Les «islamo-gauchistes» font partie du paysage politique depuis déjà longtemps. Ils ne nous surprennent plus, et répondent à des schémas idéologiques tellement démagogiques qu’ils en perdent toute crédibilité. Comme la gauche conventionnelle incarnée par le PS, les «islamo-gauchistes» sont eux aussi en pleine décrépitude. La crise que traverse la gauche française frappe aussi cette partie de la gauche. Les gauches dites «radicales» ou «alternatives» sont elles aussi en train de toucher le fond. Le renouveau de la gauche française, si renouveau un jour il y a, devra concerner toutes les familles de la gauche, y compris les plus radicales.
Source :
http://premium.lefigaro.fr/actualite-france/2017/11/06/01016-20171106ARTFIG00266-riss-8220charlie-hebdo8221doit-survivre-a-daech.php

happywheels

2 Commentaires

  1. b. duchene dit :

    Je veux vous aider à survivre et à vivre.
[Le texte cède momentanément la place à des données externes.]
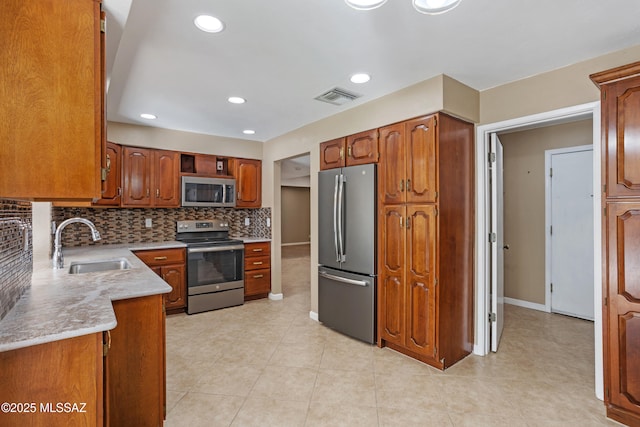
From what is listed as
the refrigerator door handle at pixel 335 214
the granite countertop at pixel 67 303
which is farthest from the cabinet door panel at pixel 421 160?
the granite countertop at pixel 67 303

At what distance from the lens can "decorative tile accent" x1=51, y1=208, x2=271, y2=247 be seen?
3875mm

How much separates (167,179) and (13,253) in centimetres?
279

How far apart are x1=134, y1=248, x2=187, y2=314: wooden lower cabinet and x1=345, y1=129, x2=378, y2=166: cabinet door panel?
2.45 meters

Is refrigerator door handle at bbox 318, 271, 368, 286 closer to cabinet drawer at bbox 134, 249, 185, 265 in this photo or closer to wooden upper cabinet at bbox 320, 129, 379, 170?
wooden upper cabinet at bbox 320, 129, 379, 170

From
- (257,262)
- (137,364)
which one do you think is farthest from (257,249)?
(137,364)

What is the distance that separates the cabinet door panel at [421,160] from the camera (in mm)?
2563

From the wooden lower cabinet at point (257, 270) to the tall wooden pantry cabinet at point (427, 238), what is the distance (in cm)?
216

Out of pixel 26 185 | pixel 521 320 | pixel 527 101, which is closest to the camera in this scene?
pixel 26 185

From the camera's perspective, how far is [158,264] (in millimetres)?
3814

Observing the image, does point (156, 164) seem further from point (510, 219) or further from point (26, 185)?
point (510, 219)

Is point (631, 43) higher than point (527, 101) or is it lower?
higher

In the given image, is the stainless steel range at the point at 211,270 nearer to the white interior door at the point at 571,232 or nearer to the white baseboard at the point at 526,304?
the white baseboard at the point at 526,304

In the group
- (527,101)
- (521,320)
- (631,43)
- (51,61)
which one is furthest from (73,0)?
(521,320)

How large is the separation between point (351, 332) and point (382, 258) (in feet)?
2.84
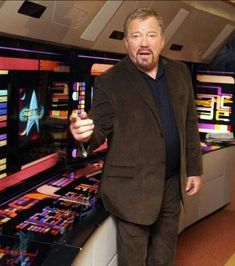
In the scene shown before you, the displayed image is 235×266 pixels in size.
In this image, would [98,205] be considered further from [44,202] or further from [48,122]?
[48,122]

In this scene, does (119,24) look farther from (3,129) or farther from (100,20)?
(3,129)

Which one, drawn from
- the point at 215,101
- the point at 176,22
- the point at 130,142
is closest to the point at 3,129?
the point at 130,142

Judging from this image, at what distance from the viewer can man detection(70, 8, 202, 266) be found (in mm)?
1616

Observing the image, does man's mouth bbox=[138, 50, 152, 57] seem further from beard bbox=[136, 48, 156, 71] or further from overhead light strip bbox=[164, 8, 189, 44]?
overhead light strip bbox=[164, 8, 189, 44]

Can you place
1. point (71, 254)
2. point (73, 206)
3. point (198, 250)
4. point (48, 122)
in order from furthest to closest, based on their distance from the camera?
point (198, 250) < point (48, 122) < point (73, 206) < point (71, 254)

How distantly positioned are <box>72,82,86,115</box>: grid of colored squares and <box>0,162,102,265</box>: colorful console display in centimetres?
36

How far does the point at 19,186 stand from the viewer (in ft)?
6.35

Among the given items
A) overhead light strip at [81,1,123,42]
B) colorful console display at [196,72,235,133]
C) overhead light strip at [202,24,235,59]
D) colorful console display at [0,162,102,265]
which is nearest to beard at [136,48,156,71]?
overhead light strip at [81,1,123,42]

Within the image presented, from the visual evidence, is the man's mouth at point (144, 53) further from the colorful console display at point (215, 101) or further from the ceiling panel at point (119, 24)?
the colorful console display at point (215, 101)

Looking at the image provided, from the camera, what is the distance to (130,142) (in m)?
1.62

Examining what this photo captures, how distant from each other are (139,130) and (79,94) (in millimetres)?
809

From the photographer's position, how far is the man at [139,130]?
5.30 feet

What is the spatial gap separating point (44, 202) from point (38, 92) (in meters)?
0.51

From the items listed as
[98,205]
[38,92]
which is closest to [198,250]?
[98,205]
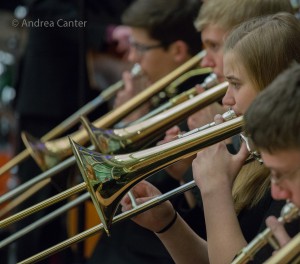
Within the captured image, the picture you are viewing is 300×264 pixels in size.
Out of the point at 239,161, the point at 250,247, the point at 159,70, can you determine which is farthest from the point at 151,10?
the point at 250,247

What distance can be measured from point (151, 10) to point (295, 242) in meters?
1.82

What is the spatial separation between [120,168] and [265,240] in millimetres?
516

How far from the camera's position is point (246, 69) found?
2.10 m

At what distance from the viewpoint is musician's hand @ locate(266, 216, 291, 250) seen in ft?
5.59

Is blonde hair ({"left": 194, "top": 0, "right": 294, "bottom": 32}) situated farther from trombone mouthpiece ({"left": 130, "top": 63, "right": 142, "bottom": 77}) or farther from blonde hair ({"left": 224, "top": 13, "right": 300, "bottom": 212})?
trombone mouthpiece ({"left": 130, "top": 63, "right": 142, "bottom": 77})

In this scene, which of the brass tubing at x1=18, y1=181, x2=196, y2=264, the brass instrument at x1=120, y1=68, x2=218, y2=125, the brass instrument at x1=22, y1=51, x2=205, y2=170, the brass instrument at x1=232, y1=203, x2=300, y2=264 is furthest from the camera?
the brass instrument at x1=22, y1=51, x2=205, y2=170

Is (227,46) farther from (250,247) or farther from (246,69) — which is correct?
(250,247)

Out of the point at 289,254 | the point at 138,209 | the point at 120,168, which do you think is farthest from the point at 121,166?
the point at 289,254

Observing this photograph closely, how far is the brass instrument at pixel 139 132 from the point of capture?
105 inches

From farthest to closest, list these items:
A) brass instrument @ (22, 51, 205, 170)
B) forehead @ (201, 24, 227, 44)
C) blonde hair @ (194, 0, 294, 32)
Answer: brass instrument @ (22, 51, 205, 170), forehead @ (201, 24, 227, 44), blonde hair @ (194, 0, 294, 32)

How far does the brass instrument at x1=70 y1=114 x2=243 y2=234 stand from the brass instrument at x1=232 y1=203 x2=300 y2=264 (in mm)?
351

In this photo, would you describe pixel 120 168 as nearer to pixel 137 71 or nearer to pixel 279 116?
pixel 279 116

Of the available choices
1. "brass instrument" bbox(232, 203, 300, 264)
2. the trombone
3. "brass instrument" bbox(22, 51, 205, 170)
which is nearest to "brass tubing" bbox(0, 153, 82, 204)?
"brass instrument" bbox(22, 51, 205, 170)

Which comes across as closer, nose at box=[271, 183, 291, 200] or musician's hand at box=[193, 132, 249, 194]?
nose at box=[271, 183, 291, 200]
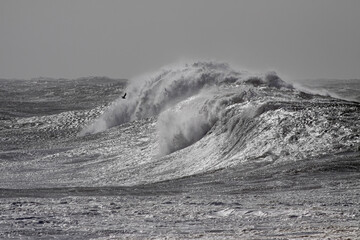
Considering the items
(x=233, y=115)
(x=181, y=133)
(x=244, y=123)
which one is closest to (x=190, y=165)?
(x=244, y=123)

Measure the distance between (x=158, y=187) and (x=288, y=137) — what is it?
481 centimetres

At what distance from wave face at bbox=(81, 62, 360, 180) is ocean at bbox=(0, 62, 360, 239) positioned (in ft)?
0.17

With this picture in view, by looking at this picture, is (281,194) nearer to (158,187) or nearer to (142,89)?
(158,187)

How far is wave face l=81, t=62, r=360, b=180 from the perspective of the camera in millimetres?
16625

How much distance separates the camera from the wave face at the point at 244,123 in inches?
655

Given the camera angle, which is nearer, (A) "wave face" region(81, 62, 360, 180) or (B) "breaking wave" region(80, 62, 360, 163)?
(A) "wave face" region(81, 62, 360, 180)

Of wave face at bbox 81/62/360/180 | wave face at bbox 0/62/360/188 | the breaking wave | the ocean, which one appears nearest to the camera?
the ocean

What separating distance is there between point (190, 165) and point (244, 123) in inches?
91.9

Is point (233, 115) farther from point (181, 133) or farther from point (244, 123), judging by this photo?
point (181, 133)

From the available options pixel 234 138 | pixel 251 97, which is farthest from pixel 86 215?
pixel 251 97

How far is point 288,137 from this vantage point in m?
17.2

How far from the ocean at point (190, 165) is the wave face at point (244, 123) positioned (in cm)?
5

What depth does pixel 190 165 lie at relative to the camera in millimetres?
18641

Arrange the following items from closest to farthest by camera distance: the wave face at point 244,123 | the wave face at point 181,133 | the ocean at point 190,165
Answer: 1. the ocean at point 190,165
2. the wave face at point 244,123
3. the wave face at point 181,133
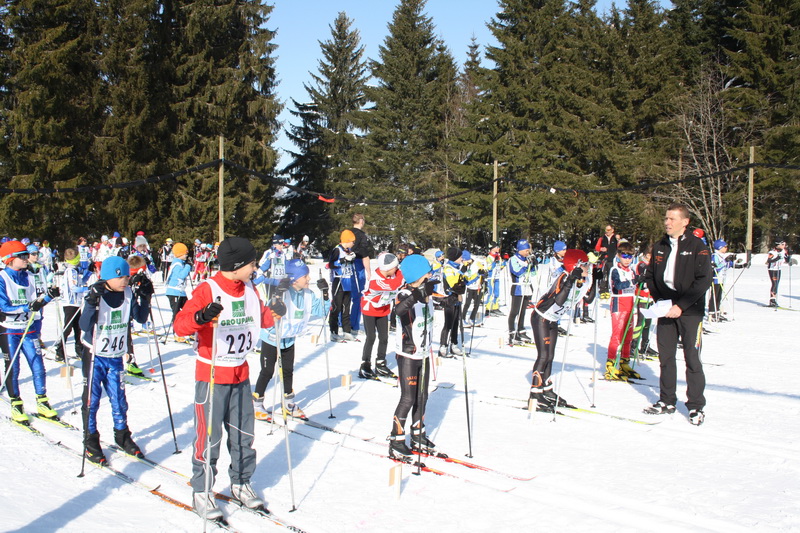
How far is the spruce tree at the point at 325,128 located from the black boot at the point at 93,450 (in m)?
38.1

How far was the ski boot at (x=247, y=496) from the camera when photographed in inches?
165

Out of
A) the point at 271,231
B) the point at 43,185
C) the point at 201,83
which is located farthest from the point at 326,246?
the point at 43,185

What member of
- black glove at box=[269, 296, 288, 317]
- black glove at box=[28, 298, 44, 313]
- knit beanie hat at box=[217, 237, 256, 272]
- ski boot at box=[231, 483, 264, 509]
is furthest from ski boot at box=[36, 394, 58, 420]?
knit beanie hat at box=[217, 237, 256, 272]

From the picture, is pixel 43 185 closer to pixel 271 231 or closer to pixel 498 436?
pixel 271 231

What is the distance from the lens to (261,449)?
5562 mm

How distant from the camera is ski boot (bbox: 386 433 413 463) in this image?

Dites moi comment…

    Je suis au canada…

  2. Gilles-Michel De Hann dit :

    Edouard Philippe a déclaré ce mardi qu’il souhaitait « des poursuites », « afin que des sanctions puissent être prononcées » à l’encontre des auteurs de menaces anonymes sur Twitter contre l’hebdomadaire Charlie Hebdo.

    « Je souhaite, dès lors qu’une menace de cette gravité est proférée, quel que soit le média sur lequel elle est proférée, que des poursuites puissent être diligentées afin que des sanctions puissent être prononcées », a déclaré le Premier ministre devant l’Assemblée nationale lors des questions au gouvernement.

    M. Philippe était interpellé par le patron des députés de La République en marche Richard Ferrand, à propos des menaces de mort diffusées sur les réseaux sociaux visant Charlie Hebdo, à cause d’un dessin représentant l’islamologue Tariq Ramadan, visé par deux plaintes pour viol.

    « Twitter n’est pas en dehors de la République », a souligné M. Philippe en fustigeant « cet anonymat souvent dérisoire et souvent abject derrière lequel se cache un certain nombre d’individus pour proférer des menaces ».

    « On ne peut pas dans notre pays impunément mettre en cause la liberté de pensée, de s’exprimer et même de caricaturer », a insisté le Premier ministre en réitérant la nécessité de « protéger tous ceux qui au nom de cette liberté de caricaturer seraient menacés ».

    « Je dois vous dire que des dispositions extrêmement précises ont été prises sous l’autorité du ministre de l’Intérieur pour protéger les lieux et bien entendu les personnes qui concourent au journal », a ajouté M. Philippe, sans vouloir détailler le dispositif.

    « Ces mesures sont prises depuis longtemps et elles ne cesseront pas tant que nous mesurerons une menace aussi élevée », a-t-il précisé.

    Lundi, le parquet de Paris a ouvert une enquête, confiée à la BRDP (brigade de répression de la délinquance contre la personne) de la police judiciaire, pour « menaces de mort matérialisées par un écrit » et « apologie publique d’un acte de terrorisme ».

    L’hebdomadaire satirique, dont une partie de la rédaction a été abattue lors des attentats jihadistes de janvier 2015, a déposé plainte lundi après-midi.